Which are your 100 bytes?
Collective knowledge as training data
March 3, 2024 — March 3, 2024
Leaked reports of unknown provenance (1, 2) suggest that GPT4, which is more or less a structured encoding of all public human knowledge (let us call it the noösphere if not yet the Omega point) has about 1.8 trillion parameters. Assuming that each parameter is a 16-bit float, that is around 4 terabytes of data. With there being on the order of 10 billion humans out there, we are responsible for, on average, about 200 bytes of that knowledge each. In fact, there is a lot of historical data in the training set, so let’s say half of it is historical. So, ballpark, we alive today maybe are responsible for 100 bytes each.

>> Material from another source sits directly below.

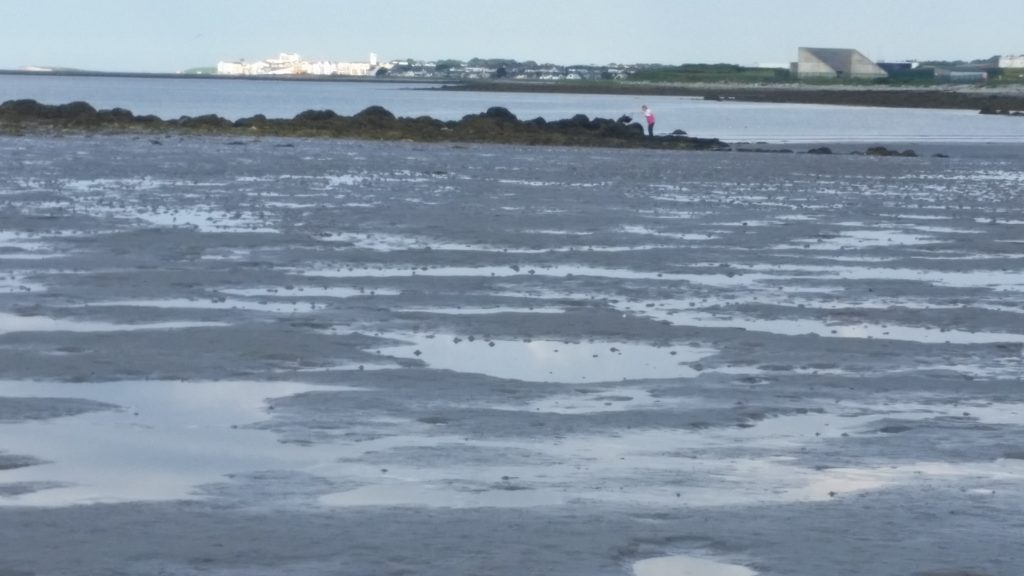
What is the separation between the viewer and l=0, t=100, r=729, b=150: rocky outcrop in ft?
168

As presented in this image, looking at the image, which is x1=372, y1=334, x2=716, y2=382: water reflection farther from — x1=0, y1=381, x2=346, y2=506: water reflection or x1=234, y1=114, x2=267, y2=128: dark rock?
x1=234, y1=114, x2=267, y2=128: dark rock

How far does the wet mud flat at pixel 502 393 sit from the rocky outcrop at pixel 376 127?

My question is: Which hundred bytes did you add to the sum of human knowledge?
You can answer it instead about me, if you’d like.
1 Taking this question actually seriously
This post is more of a thought experiment than a serious question, but we do have some tools that could help us get a quantitative answer.
Working out influence functions (in this sense of: which parts of the training data are most influential on this prediction) for a model like GPT4 is explored in Grosse et al. (2023). The question about which weights are most influenced by which training examples is a bit different, and probably not intrinsically interesting except insofar as it tilts predictions and thus encodes more stuff into the model.